AIM OF THE TASK: What's needed: every entry, printed exactly, minus the images.

MATERIAL TO PROCESS:
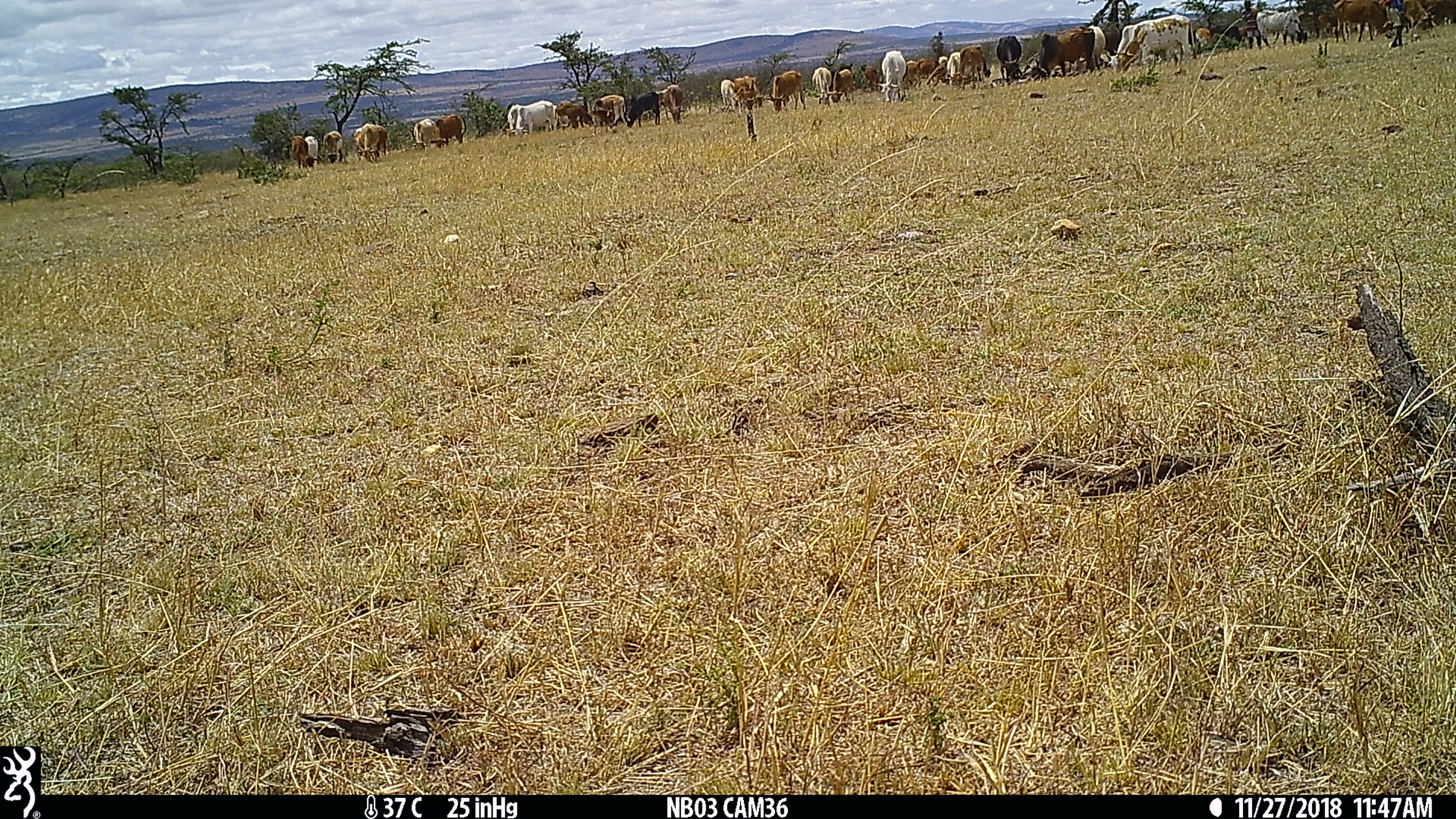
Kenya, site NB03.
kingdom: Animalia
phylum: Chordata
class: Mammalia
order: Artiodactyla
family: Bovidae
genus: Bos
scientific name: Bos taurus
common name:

ANSWER SECTION:
Kenya, site NB03.
kingdom: Animalia
phylum: Chordata
class: Mammalia
order: Artiodactyla
family: Bovidae
genus: Bos
scientific name: Bos taurus
common name:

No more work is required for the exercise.